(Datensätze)
....
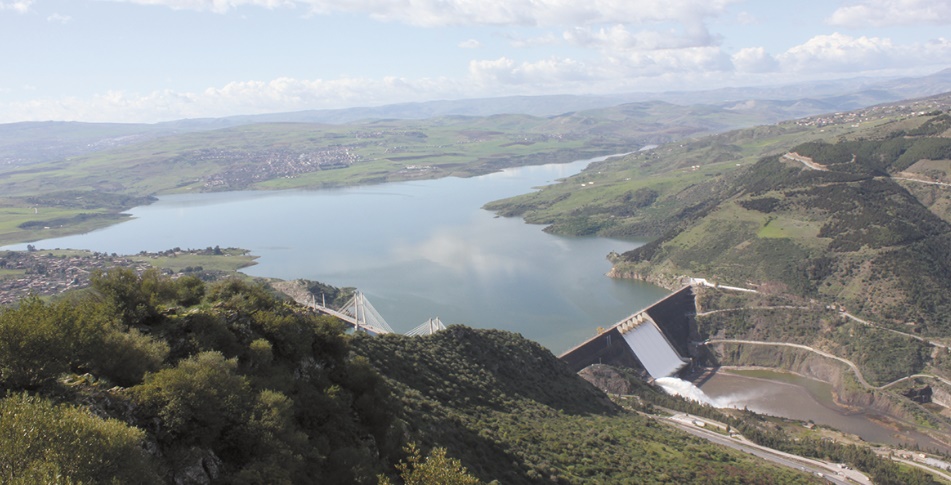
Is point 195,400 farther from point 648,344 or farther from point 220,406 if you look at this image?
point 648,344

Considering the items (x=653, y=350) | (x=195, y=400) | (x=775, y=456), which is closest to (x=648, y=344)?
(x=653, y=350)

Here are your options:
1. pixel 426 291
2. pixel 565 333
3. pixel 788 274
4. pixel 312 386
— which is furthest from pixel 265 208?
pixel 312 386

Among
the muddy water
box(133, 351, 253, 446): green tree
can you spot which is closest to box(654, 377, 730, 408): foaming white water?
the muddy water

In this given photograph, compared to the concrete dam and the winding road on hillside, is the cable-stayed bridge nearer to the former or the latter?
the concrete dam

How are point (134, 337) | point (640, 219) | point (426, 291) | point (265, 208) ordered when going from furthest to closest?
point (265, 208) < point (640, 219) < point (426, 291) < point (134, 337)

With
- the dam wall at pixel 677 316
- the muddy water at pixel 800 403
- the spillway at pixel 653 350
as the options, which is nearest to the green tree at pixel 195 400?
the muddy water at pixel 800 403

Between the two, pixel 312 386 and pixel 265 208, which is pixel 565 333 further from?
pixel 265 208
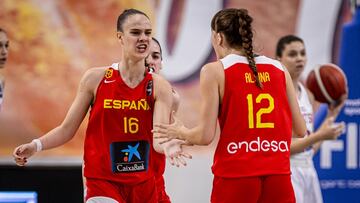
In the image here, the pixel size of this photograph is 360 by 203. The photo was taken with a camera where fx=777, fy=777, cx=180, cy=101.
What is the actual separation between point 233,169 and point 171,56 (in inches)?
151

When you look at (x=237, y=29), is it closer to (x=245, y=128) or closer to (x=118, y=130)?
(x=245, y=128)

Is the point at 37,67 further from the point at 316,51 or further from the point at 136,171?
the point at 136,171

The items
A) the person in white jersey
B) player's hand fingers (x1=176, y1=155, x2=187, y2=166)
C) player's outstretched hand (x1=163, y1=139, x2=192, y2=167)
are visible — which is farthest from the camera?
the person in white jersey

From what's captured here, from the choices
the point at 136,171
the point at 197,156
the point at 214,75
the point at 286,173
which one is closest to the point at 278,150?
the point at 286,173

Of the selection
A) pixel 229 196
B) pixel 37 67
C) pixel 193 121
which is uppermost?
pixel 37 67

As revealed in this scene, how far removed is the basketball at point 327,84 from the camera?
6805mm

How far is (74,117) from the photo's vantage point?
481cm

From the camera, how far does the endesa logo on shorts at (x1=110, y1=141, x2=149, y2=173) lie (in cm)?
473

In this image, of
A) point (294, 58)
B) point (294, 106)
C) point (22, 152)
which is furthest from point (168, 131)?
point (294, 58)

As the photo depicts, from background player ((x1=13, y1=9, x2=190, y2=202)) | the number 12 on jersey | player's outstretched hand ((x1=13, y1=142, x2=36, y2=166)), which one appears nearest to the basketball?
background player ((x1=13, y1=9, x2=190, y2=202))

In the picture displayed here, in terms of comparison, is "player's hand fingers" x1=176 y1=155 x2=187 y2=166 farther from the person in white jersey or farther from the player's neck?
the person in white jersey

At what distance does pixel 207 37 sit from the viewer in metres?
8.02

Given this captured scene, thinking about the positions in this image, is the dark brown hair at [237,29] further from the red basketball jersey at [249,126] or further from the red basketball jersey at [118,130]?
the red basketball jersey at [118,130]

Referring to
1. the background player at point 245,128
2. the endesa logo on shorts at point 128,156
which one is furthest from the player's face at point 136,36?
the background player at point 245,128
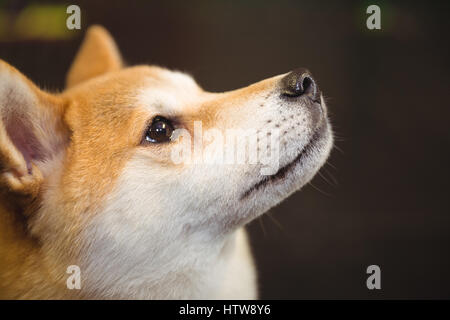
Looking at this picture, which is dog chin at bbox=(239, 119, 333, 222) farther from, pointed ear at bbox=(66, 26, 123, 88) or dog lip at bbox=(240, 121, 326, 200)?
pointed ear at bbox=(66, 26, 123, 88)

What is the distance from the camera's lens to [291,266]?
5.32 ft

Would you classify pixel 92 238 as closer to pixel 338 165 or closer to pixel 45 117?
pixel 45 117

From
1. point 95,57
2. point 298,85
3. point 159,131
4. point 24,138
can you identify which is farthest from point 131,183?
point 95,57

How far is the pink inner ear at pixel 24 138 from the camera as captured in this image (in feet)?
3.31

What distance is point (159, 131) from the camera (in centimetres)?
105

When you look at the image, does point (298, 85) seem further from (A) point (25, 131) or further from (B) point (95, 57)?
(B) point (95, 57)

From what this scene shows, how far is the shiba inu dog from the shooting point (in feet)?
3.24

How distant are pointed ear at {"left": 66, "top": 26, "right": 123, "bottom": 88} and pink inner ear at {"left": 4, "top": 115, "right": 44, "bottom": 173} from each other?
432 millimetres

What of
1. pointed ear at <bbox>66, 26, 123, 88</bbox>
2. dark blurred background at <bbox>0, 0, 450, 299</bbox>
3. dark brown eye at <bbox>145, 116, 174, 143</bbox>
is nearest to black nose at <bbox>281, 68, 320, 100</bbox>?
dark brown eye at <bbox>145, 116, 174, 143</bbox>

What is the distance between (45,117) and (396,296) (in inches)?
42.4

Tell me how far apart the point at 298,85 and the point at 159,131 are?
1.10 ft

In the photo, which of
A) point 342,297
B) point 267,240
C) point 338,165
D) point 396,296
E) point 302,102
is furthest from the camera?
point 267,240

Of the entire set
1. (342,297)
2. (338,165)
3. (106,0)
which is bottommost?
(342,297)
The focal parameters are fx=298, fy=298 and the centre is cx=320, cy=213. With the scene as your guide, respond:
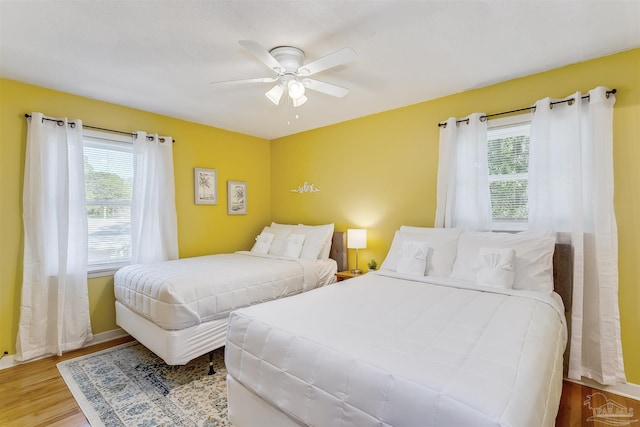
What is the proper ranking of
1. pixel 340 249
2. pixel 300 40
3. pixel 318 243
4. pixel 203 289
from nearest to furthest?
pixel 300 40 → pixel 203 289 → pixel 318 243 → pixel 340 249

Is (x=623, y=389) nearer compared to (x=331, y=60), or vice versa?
....
- _AUFGABE_
Schreibe die Zeilen vom Beginn der Datensätze bis einschließlich der Zeile mit „point (265, 208) <“ neu und setze dabei „suspension bridge“ an die Stelle von „cable-stayed bridge“; alles Übrige bleibt unverändert. Die Bilder gehören nicht in die Antwort.

- _RICHTIGE ANTWORT_
Is point 195,400 farther from point 648,344 or farther from point 220,406 if you look at this image?
point 648,344

Considering the items (x=653, y=350) | (x=195, y=400) | (x=775, y=456), which is closest to (x=648, y=344)?
(x=653, y=350)

Here are your options:
1. pixel 426 291
2. pixel 565 333
3. pixel 788 274
4. pixel 312 386
— which is furthest from pixel 265 208?
pixel 312 386

Among
the muddy water
box(133, 351, 253, 446): green tree
can you spot which is closest to box(654, 377, 730, 408): foaming white water?
the muddy water

In this given photograph, compared to the concrete dam and the winding road on hillside, is the suspension bridge nearer to the former or the latter?
the concrete dam

How are point (134, 337) | point (640, 219) | point (426, 291) | point (265, 208) ordered when going from furthest to closest?
point (265, 208) < point (640, 219) < point (426, 291) < point (134, 337)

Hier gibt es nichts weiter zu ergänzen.